Search, Question, Consider and then only Accept



While growing up, it seemed that everyone was more concerned with the business of everyday living and seeing to their chores than discussions about the meaning of life or philosophy. I was half hoping that the elders during my childhood could shed some light about it during conversations. I didn’t attend any formal classes for religious studies either. However I was exposed to some form of religious study through illustrated works. I wasn’t convinced by the ceremonies and rituals of religious practices either. Practices that appeared to me as discriminatory, overbearing and ridiculous. I say all this without being blasphemous. 

Yet somehow I felt empty. There was something missing. It was as if revelation hid behind an invisible curtain. I sought answers to my questions about existence and the meaning of life but I could not find those at home in my childhood years.

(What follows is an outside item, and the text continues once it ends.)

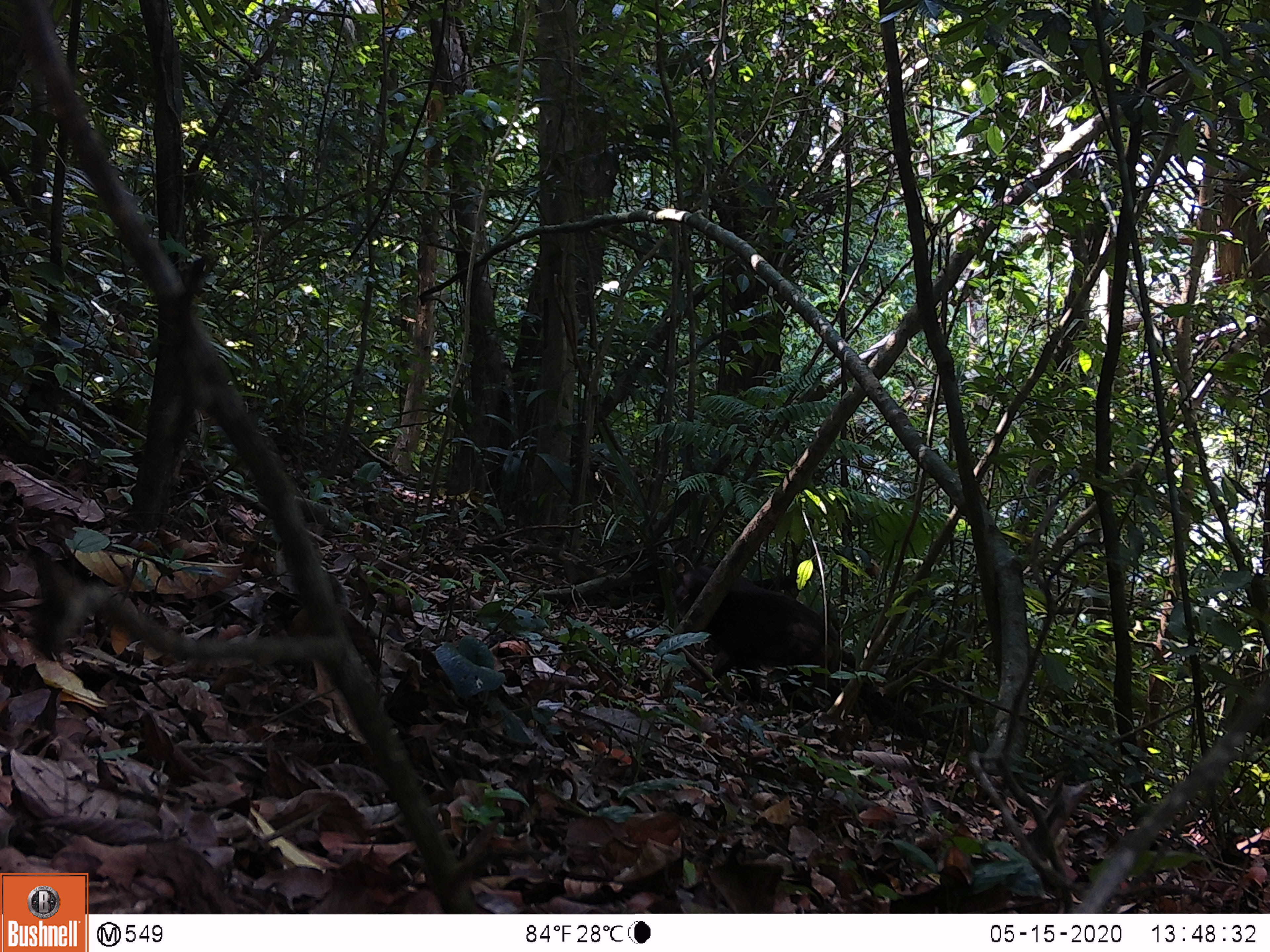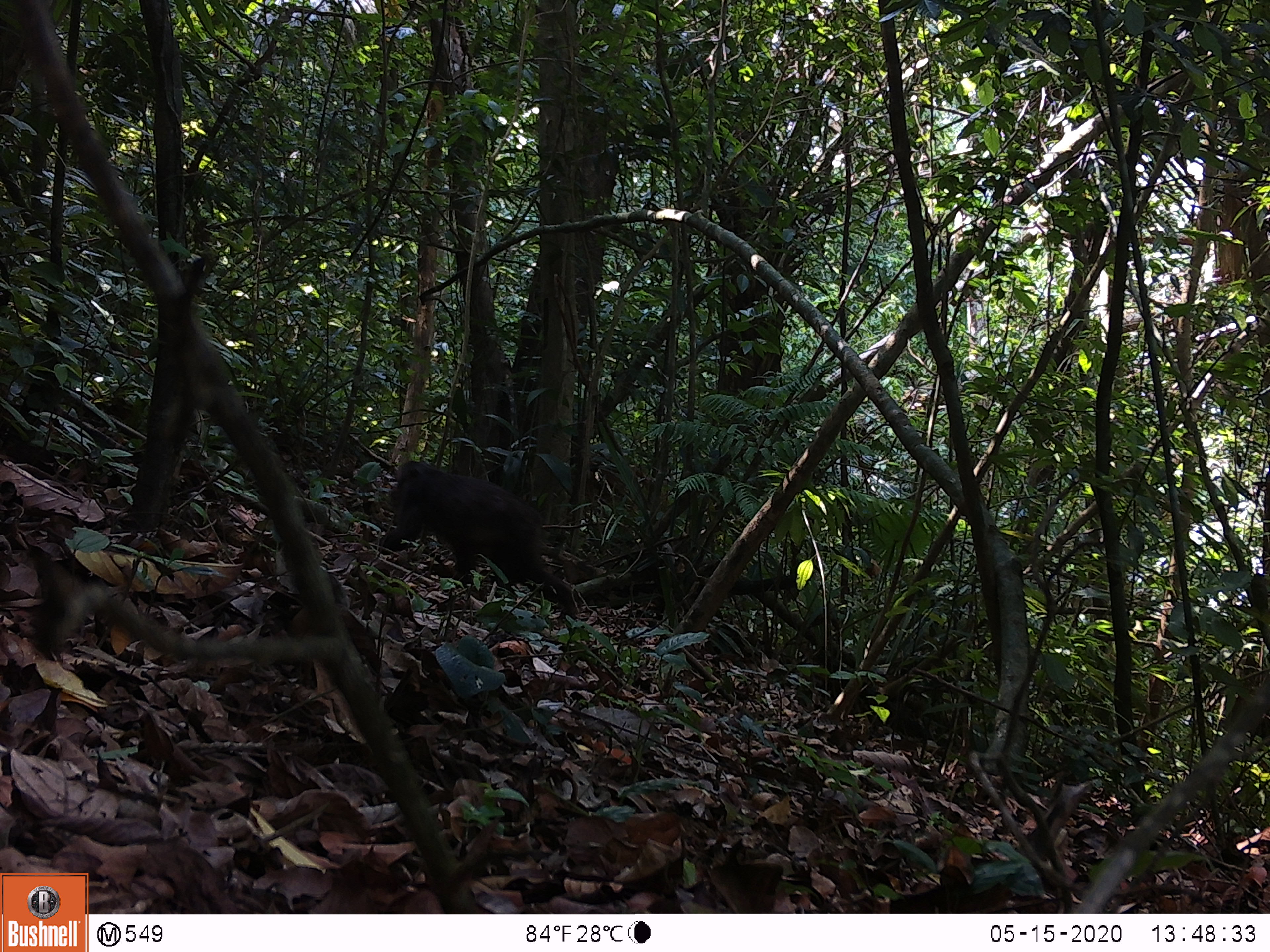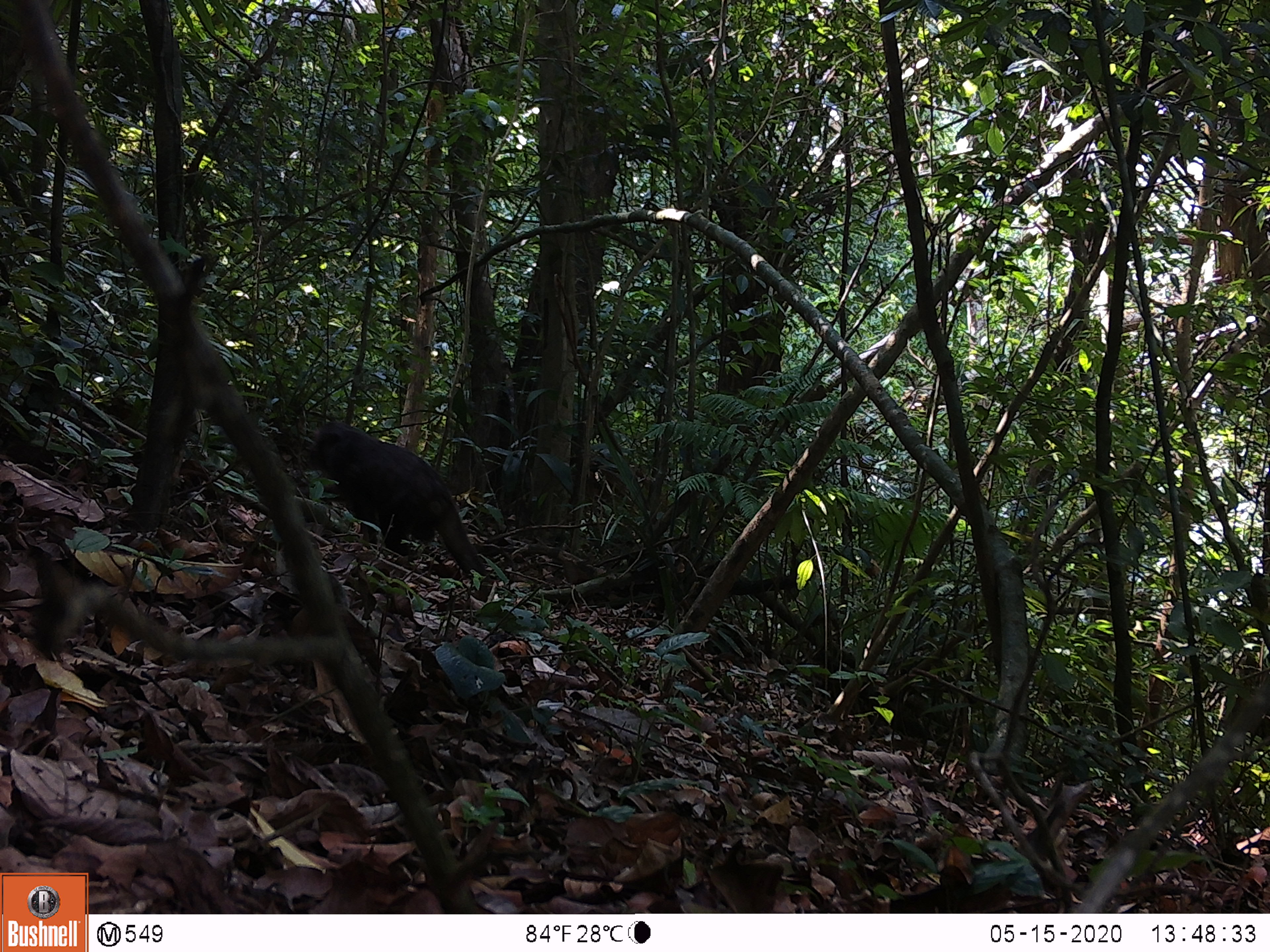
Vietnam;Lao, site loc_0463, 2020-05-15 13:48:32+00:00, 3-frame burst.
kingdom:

Furthermore, I could not relate to religious dogma that if you do not subscribe to a particular line of uncompromising belief system, then you’re hell bound.

I can understand the need for mercy, repentance and purgatory if you need a transition place to set yourself right before venturing to a higher place. That makes sense. But I don’t believe in being compelled through the hardline posturing stance of “Swallow whole and believe all I say is true or else!” 

Freewill and intelligence made us all thinking beings. We have the right and ability to weigh things before committing. I’m glad though that I am at peace and have found a great deal of those answers. Admittedly, I didn’t believe them all outright. It took time, maturity and circumstances to converge. I thought things over first and then only did I accept them. I didn’t need faith to be force fed unto me and I didn’t need to attend group gatherings or group classes either to be motivated. It was a personal encounter and effort.

Also through the privileged demonstration of grace and mercy tempered with self-discipline, amid a backdrop of uncommon circumstances, you could say that I managed in my own way to draw back that invisible curtain and had glimpses of wisdom of a higher power.